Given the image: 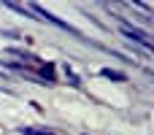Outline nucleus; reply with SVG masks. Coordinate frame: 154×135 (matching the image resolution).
I'll return each instance as SVG.
<instances>
[{
	"label": "nucleus",
	"instance_id": "obj_1",
	"mask_svg": "<svg viewBox=\"0 0 154 135\" xmlns=\"http://www.w3.org/2000/svg\"><path fill=\"white\" fill-rule=\"evenodd\" d=\"M122 35H125V38H130V41H135V43H141L143 49H152L149 32H143V30H138V27H130L127 22H122Z\"/></svg>",
	"mask_w": 154,
	"mask_h": 135
},
{
	"label": "nucleus",
	"instance_id": "obj_2",
	"mask_svg": "<svg viewBox=\"0 0 154 135\" xmlns=\"http://www.w3.org/2000/svg\"><path fill=\"white\" fill-rule=\"evenodd\" d=\"M62 76H65V78L70 81V87H76V89H81V78H79L76 73H73V68H70L68 62H62Z\"/></svg>",
	"mask_w": 154,
	"mask_h": 135
},
{
	"label": "nucleus",
	"instance_id": "obj_3",
	"mask_svg": "<svg viewBox=\"0 0 154 135\" xmlns=\"http://www.w3.org/2000/svg\"><path fill=\"white\" fill-rule=\"evenodd\" d=\"M100 76H103V78H108V81H119V84H125V81H127V76H125V73L111 70V68H103V70H100Z\"/></svg>",
	"mask_w": 154,
	"mask_h": 135
},
{
	"label": "nucleus",
	"instance_id": "obj_4",
	"mask_svg": "<svg viewBox=\"0 0 154 135\" xmlns=\"http://www.w3.org/2000/svg\"><path fill=\"white\" fill-rule=\"evenodd\" d=\"M19 133H22V135H54V133H49V130L43 133V130H30V127H22Z\"/></svg>",
	"mask_w": 154,
	"mask_h": 135
},
{
	"label": "nucleus",
	"instance_id": "obj_5",
	"mask_svg": "<svg viewBox=\"0 0 154 135\" xmlns=\"http://www.w3.org/2000/svg\"><path fill=\"white\" fill-rule=\"evenodd\" d=\"M0 92H5V95H11V89H3V87H0Z\"/></svg>",
	"mask_w": 154,
	"mask_h": 135
}]
</instances>
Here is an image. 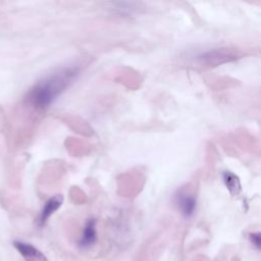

Short task:
Find each line in the entries above that contains the string "fill" and copy those lines out. The match is case-sensitive.

Response:
	"mask_svg": "<svg viewBox=\"0 0 154 135\" xmlns=\"http://www.w3.org/2000/svg\"><path fill=\"white\" fill-rule=\"evenodd\" d=\"M122 35H125V38H130V41H135V43H141L143 49H152L149 32H143V30H138V27H130L127 22H122Z\"/></svg>",
	"mask_svg": "<svg viewBox=\"0 0 154 135\" xmlns=\"http://www.w3.org/2000/svg\"><path fill=\"white\" fill-rule=\"evenodd\" d=\"M62 76H65V78L70 81V87H76V89H81V78H79L76 73H73V68H70L68 62H62Z\"/></svg>",
	"mask_svg": "<svg viewBox=\"0 0 154 135\" xmlns=\"http://www.w3.org/2000/svg\"><path fill=\"white\" fill-rule=\"evenodd\" d=\"M100 76H103V78H108V81H119V84H125V81H127V76H125V73L111 70V68H103V70H100Z\"/></svg>",
	"mask_svg": "<svg viewBox=\"0 0 154 135\" xmlns=\"http://www.w3.org/2000/svg\"><path fill=\"white\" fill-rule=\"evenodd\" d=\"M19 133H22V135H54V133H49V130L43 133V130H30V127H22Z\"/></svg>",
	"mask_svg": "<svg viewBox=\"0 0 154 135\" xmlns=\"http://www.w3.org/2000/svg\"><path fill=\"white\" fill-rule=\"evenodd\" d=\"M0 92H5V95H11V89H3V87H0Z\"/></svg>",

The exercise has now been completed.